Document excerpt:
We still have vestiges of the 'old web' in forums, IRC (yes, people still use it) and chat apps, where the most recent items appear at the bottom.
A common complaint about the web is that it is still discussed and used in physical terms such as pages. We haven't achieved peak web functionality because we are still firmly rooted in the real world equivalent. Maybe it's a generational thing and we'll only get past it when the old guard are no longer around.
For my own part, I can't readily conceive of alternatives without flights of futuristic fancy into visual and spatial computing, significant advances in AR & VR, and neural interfaces that are probably decades away.
Trying to reimagine text based presentation for the web only succeeds in returning to variations on the status quo because that makes sense to my pre-internet, analogue mind. It's like deciding whether to organise a card based system from front-to-back or back-to-front when you really need a complete shake up that puts the Dewey Decimal System to shame.
But there I go with another physical analogy.
Still, unless the way we learn, entertain ourselves and communicate changes significantly, the notion of pages and 'top-down' presentations will continue to make sense. It's how we fiddle round the edges that might lead us in (slightly) new directions.
Pedantry moment: IRC isn't Web-based. ;-)
I don't think the fascination with "pages" is an "old guard" thing so much as it is a consequence of URLs. URLs are great and I'm yet to see anything to rival them in the Internet space, but they do necessarily force you into thinking: this resource is in this place, that resource is in that place. Where those resources in turn have links to other places, we call them pages and we usually write them in HTML. To replace pages but retain universal addressibility, an alternative non-HTML implementation would need to also provide for some means of navigation. Eg Gemini has hyperlinks too (still very "page" based). Ditto PDF (yup, still page-based).

What you will do: In the discussion of web pages, what does the final paragraph say the fascination with "pages" is a consequence of?

Dataset:
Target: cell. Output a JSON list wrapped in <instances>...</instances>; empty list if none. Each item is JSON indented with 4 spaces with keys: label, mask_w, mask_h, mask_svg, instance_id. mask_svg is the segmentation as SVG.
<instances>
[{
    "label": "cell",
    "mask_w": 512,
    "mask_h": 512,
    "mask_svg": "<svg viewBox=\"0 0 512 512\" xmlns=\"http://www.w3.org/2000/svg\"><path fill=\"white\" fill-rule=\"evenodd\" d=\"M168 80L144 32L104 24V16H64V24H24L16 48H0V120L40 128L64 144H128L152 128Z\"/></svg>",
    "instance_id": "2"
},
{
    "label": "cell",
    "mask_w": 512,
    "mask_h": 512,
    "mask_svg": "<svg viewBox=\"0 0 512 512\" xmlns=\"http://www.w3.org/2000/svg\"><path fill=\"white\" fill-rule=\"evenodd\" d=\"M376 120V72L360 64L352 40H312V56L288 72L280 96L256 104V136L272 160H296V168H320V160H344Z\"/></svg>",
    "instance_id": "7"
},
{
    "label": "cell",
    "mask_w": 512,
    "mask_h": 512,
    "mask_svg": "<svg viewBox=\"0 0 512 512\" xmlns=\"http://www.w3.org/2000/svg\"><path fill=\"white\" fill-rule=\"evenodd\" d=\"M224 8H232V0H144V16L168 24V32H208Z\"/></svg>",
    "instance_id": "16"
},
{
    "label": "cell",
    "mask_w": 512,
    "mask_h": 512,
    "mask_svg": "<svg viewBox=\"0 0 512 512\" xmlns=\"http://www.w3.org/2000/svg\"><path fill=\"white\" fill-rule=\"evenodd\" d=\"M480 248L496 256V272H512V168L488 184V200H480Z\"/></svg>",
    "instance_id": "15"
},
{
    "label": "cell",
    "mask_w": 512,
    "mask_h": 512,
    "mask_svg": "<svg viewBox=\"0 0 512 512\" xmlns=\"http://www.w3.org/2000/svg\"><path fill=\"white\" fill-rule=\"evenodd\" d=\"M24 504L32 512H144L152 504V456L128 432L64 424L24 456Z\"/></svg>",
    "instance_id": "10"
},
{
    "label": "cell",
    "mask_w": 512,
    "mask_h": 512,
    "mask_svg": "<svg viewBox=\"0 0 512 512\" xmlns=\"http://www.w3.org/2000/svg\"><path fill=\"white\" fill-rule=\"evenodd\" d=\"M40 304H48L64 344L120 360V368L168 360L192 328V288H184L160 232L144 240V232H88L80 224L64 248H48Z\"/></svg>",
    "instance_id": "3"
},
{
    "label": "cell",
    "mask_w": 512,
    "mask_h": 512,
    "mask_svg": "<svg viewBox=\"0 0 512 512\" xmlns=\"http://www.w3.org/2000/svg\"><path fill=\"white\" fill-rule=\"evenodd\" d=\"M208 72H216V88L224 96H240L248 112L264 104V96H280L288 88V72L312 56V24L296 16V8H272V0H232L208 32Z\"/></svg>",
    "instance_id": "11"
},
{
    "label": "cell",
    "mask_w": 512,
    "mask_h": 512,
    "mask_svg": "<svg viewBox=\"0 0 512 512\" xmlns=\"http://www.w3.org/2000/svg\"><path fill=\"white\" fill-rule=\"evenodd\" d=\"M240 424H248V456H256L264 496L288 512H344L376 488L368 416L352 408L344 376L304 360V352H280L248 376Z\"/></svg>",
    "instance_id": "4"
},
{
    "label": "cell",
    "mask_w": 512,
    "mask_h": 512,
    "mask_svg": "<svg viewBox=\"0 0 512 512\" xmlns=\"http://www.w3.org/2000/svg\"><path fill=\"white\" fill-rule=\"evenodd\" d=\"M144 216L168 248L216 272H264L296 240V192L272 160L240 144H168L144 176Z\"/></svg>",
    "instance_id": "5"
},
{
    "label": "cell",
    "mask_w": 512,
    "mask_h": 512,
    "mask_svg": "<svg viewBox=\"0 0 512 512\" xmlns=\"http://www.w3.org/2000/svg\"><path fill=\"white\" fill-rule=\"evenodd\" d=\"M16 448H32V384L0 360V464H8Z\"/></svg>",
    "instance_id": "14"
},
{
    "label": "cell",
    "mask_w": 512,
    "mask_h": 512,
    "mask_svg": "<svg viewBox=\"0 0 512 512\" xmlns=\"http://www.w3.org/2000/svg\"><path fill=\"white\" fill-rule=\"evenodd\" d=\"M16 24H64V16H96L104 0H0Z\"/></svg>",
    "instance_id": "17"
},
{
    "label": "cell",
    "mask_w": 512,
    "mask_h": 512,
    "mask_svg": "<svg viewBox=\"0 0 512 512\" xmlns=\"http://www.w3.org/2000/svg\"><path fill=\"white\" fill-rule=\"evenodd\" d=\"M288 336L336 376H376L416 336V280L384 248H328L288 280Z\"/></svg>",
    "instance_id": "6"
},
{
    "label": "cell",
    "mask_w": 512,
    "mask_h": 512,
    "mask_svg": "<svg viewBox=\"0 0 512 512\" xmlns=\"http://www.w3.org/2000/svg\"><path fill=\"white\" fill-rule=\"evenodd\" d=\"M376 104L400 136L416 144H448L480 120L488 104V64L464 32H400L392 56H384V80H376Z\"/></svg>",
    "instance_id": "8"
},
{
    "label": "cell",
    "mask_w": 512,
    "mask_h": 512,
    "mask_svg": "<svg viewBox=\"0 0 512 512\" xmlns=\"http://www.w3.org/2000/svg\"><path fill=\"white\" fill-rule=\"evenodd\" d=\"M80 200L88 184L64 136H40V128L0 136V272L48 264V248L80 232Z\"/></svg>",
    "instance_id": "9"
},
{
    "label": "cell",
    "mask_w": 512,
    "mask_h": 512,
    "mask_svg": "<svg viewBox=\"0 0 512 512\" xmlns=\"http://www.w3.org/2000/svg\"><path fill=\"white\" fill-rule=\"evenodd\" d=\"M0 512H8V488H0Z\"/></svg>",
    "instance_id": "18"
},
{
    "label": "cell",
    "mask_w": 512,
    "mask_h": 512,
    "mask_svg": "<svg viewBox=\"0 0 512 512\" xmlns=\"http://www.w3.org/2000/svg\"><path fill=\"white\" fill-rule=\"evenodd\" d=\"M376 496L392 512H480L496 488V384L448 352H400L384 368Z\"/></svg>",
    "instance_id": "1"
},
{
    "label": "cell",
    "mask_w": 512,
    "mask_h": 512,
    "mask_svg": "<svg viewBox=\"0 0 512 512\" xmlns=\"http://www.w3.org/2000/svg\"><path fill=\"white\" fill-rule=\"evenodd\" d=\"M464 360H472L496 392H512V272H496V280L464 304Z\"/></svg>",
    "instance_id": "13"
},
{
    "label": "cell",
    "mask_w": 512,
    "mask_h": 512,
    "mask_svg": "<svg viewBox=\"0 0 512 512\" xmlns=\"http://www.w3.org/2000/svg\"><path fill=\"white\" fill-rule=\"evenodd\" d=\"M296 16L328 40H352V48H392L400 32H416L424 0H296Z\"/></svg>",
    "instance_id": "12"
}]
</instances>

Your solution: URLs.